Dr Lau and colleagues reviewed the current status of radiofrequency ablation in the management of hepatocellular carcinoma.
The development of local ablative therapy has been 1 of the major advances in the treatment of hepatocellular carcinoma.
Its role in the management of hepatocellular carcinoma is still rapidly evolving.
The team searched Medline, and PubMed databases for articles from 1997 to 2008 using the keywords ‘radiofrequency ablation‘, ‘hepatocellular carcinoma’ and ‘ablation of hepatocellular carcinoma‘.
Additional papers were identified by a manual search of the references from the key articles.
Randomized controlled trials, nonrandomized comparative studies, cohort studies, were reviewed.
Cohort studies with follow-up of less than 12 months and case reports were excluded.
The researchers analyzed 5 aspects of radiofrequency ablation.
|5 aspects of radiofrequency ablation were analyzed|
|Annals of Surgery|
The first aspect was radiofrequency ablation in comparison with other local ablative therapies, and the second included radiofrequency ablation for unresectable hepatocellular carcinoma.

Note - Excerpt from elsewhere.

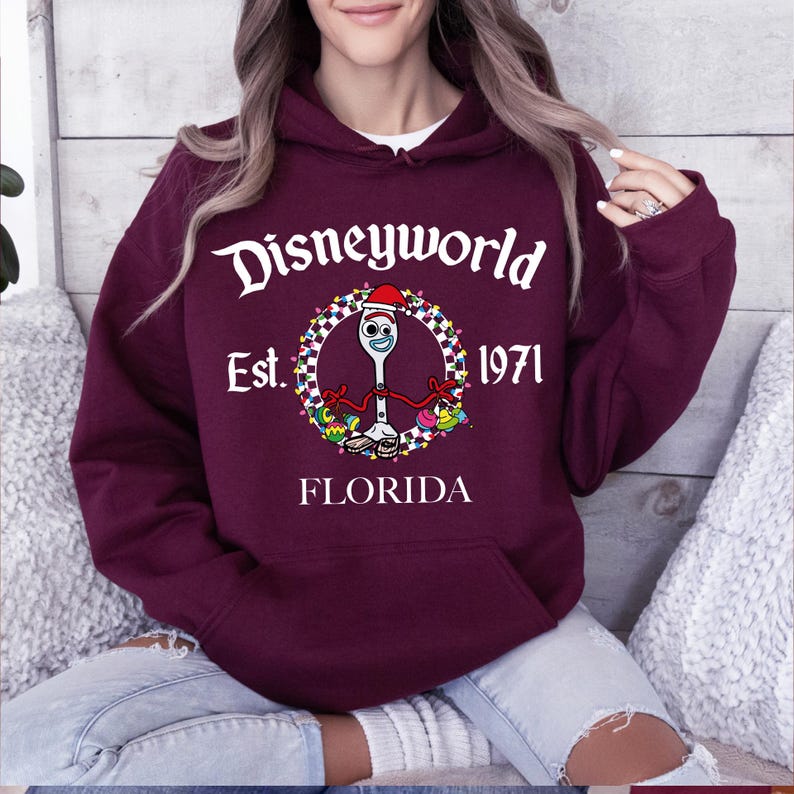 Pu&ograve; includere: Una felpa con cappuccio Disneyworld bordeaux con una grafica frontale. La grafica presenta il testo "Disneyworld Est. 1971 Florida" attorno a un personaggio dei cartoni animati. Il personaggio &egrave; una forchetta con un volto e un cappello da Babbo Natale.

The third and fourth aspects were radiofrequency ablation as bridging therapy before liver transplantation, or as primary treatment for resectable hepatocellular carcinoma, respectively.
The final aspect was radiofrequency ablation for recurrent hepatocellular carcinoma after partial hepatectomy.
The research team included 10 resectable hepatocellular carcinoma, 8 nonrandomized controlled trials and 26 cohort studies in the analysis.
Dr Lau’s team concluded, “The evidence in the medical literature showed radiofrequency ablation was more effective than other local ablative therapies.”
“Radiofrequency ablation is useful in the treatment of unresectable small hepatocellular carcinoma, recurrent small hepatocellular carcinoma, and as bridging therapy before liver transplantation.”
“In addition, it can be used as a primary treatment in competition with partial hepatectomy for resectable small hepatocellular carcinoma.”